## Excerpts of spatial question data
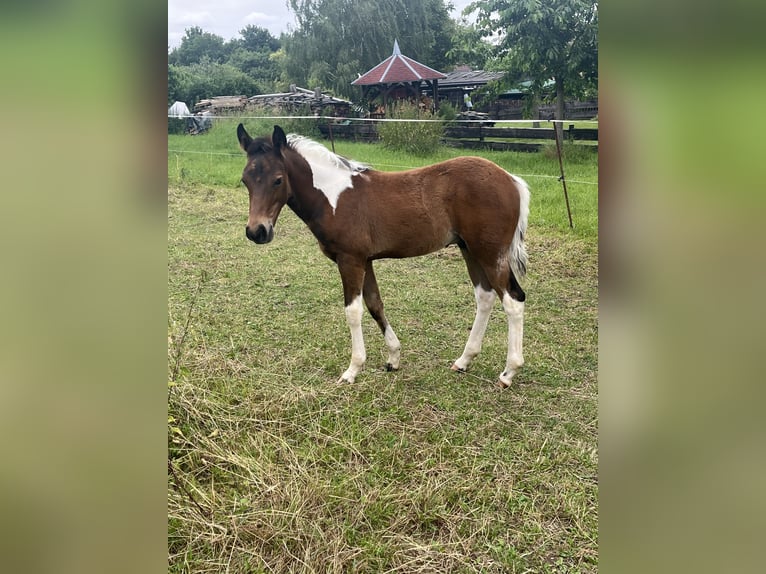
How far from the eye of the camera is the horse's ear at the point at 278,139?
2.81 meters

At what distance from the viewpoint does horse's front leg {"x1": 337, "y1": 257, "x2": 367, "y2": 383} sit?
9.89ft

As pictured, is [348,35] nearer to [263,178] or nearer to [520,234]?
[263,178]

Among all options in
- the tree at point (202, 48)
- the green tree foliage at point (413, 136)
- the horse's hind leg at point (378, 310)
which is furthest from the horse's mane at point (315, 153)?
the tree at point (202, 48)

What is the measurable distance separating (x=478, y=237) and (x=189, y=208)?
4817 mm

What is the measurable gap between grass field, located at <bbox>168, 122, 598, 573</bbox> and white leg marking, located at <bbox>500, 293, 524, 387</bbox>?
10 cm

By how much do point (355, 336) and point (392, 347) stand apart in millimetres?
276

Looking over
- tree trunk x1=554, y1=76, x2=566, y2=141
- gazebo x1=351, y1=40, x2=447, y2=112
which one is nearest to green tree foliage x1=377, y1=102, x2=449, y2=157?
gazebo x1=351, y1=40, x2=447, y2=112

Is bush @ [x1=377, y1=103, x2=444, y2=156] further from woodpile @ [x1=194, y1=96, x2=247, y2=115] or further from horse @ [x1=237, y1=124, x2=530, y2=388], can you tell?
woodpile @ [x1=194, y1=96, x2=247, y2=115]

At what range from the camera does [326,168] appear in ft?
9.86

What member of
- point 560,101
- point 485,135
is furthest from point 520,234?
point 485,135
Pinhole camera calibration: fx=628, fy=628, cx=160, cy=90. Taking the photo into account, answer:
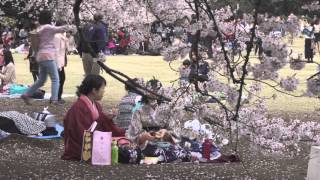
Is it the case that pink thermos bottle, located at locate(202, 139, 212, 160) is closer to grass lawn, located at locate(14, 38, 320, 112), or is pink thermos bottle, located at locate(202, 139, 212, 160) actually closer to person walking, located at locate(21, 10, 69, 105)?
grass lawn, located at locate(14, 38, 320, 112)

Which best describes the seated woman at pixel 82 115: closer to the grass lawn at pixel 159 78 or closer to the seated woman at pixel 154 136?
the seated woman at pixel 154 136

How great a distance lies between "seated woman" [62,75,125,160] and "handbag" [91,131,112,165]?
0.80 ft

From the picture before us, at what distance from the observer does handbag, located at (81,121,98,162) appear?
6207 mm

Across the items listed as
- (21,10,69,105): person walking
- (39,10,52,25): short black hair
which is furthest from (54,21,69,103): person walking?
(39,10,52,25): short black hair

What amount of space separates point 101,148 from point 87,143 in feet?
0.52

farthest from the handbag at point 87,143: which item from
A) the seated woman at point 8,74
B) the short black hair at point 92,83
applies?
the seated woman at point 8,74

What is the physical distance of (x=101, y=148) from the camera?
6195 millimetres

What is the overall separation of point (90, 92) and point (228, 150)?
1.85 meters

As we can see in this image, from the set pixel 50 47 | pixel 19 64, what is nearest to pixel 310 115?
pixel 50 47

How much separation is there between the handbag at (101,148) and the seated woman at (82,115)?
0.80 ft

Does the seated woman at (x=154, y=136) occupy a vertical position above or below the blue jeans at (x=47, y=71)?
below

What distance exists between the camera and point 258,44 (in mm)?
5062

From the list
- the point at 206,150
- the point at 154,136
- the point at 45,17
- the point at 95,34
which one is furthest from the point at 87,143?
the point at 95,34

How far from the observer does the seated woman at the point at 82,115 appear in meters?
6.41
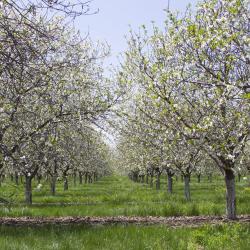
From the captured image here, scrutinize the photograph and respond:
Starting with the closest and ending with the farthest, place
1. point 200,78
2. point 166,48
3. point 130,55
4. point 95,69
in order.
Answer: point 200,78, point 166,48, point 130,55, point 95,69

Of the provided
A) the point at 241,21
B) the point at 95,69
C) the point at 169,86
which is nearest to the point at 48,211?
the point at 95,69

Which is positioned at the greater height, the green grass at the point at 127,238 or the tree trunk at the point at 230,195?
the tree trunk at the point at 230,195

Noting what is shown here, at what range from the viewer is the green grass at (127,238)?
9.26m

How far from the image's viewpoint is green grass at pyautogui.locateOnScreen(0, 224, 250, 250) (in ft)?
30.4

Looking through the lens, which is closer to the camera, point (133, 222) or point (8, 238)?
point (8, 238)

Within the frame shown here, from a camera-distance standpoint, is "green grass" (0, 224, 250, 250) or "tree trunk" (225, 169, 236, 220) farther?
"tree trunk" (225, 169, 236, 220)

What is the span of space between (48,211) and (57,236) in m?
6.94

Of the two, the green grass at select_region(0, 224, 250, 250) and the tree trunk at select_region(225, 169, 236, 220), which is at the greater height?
the tree trunk at select_region(225, 169, 236, 220)

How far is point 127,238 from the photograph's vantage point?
1012 cm

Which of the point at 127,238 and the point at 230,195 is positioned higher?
the point at 230,195

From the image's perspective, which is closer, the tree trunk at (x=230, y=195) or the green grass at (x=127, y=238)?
the green grass at (x=127, y=238)

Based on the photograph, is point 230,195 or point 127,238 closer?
point 127,238

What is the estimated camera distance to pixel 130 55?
655 inches

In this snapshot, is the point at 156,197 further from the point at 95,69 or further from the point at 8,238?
the point at 8,238
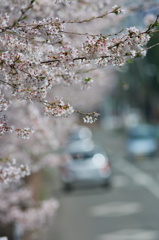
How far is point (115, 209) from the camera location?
1656 centimetres

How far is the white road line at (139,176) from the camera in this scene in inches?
790

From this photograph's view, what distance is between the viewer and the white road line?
790 inches

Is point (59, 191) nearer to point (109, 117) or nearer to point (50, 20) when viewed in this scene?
point (50, 20)

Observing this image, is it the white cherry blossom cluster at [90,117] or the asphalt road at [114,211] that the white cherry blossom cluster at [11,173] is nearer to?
the white cherry blossom cluster at [90,117]

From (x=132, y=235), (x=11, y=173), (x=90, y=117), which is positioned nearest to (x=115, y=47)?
(x=90, y=117)

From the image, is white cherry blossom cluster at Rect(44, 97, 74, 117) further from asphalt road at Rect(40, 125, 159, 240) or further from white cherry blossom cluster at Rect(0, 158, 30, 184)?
asphalt road at Rect(40, 125, 159, 240)

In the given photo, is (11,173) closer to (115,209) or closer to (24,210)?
(24,210)

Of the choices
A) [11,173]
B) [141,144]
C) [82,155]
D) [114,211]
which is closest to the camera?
[11,173]

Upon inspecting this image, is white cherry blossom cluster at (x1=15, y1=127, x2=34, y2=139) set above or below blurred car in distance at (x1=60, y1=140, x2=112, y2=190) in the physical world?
below

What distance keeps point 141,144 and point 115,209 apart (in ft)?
44.5

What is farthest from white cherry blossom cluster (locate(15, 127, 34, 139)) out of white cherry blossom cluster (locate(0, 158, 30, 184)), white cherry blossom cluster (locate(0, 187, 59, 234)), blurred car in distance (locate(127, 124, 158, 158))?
blurred car in distance (locate(127, 124, 158, 158))

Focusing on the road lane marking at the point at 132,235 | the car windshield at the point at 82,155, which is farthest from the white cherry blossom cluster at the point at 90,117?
the car windshield at the point at 82,155

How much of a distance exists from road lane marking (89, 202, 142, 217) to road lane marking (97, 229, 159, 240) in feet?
7.59

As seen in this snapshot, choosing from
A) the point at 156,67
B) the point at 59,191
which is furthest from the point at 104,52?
the point at 156,67
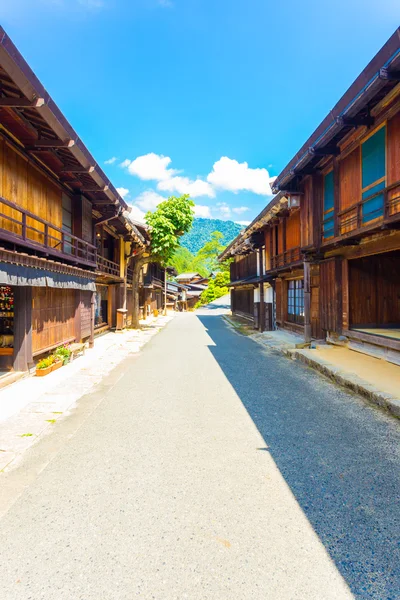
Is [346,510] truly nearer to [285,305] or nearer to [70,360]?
[70,360]

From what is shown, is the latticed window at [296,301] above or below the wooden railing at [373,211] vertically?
below

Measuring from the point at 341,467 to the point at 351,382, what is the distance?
11.1 feet

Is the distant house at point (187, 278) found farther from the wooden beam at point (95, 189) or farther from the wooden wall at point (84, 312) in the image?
the wooden beam at point (95, 189)

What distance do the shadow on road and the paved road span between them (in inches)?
0.6

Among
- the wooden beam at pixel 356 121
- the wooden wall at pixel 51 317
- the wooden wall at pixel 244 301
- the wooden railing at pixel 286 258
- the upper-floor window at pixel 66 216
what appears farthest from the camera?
the wooden wall at pixel 244 301

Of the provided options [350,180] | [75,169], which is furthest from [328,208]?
[75,169]

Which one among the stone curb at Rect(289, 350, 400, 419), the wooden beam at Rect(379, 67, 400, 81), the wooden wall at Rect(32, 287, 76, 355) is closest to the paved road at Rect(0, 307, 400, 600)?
the stone curb at Rect(289, 350, 400, 419)

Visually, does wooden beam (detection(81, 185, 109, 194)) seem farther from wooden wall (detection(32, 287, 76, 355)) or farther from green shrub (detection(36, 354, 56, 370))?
green shrub (detection(36, 354, 56, 370))

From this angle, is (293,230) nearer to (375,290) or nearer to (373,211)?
(375,290)

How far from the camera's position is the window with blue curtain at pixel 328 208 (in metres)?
10.7

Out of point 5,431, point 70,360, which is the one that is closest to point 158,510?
point 5,431

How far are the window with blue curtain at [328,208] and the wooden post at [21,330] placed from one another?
986cm

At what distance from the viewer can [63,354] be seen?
369 inches

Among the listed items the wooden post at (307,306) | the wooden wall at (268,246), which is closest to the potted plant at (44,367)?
the wooden post at (307,306)
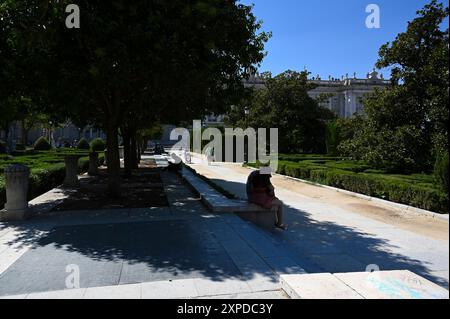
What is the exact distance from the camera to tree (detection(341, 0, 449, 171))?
561 inches

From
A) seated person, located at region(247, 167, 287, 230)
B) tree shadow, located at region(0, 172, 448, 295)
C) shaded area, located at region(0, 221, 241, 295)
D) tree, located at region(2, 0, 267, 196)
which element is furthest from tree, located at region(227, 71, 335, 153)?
shaded area, located at region(0, 221, 241, 295)

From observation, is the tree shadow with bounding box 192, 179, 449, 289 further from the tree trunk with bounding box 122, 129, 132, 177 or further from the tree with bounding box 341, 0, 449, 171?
the tree trunk with bounding box 122, 129, 132, 177

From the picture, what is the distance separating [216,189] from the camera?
492 inches

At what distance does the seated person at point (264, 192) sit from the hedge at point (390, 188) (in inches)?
155

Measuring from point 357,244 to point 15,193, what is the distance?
726 cm

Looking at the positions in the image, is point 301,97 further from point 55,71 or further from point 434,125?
point 55,71

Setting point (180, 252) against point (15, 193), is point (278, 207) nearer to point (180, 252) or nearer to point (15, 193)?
point (180, 252)

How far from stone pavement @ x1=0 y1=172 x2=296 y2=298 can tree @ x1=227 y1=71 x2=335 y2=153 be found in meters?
26.1

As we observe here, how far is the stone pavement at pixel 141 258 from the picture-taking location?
4.38 metres

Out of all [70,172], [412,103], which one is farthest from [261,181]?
[412,103]

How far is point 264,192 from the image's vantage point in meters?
8.73

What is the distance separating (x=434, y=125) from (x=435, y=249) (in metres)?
8.86

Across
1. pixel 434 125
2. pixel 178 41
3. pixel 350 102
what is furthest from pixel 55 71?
pixel 350 102
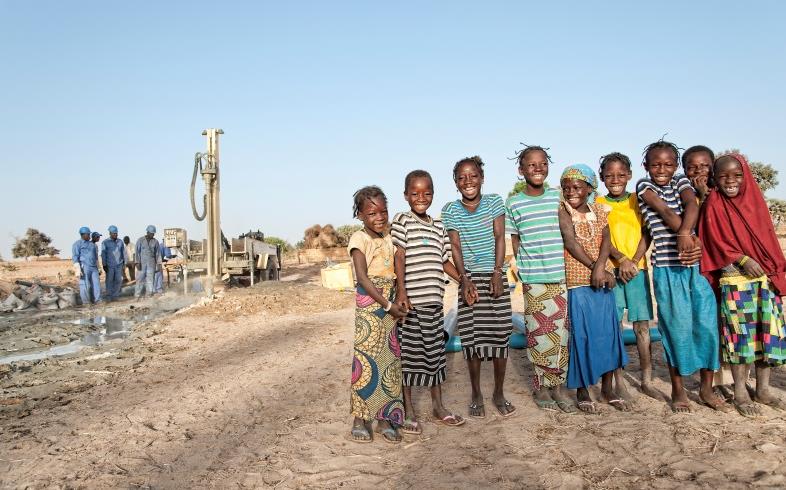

## YOUR TASK
Pick out every line of the listing above that contains the word "foliage", and copy each such line in full.

## RESULT OF THIS EXERCISE
- the green tree foliage at point (413, 136)
which one is nearest to green tree foliage x1=377, y1=102, x2=449, y2=157?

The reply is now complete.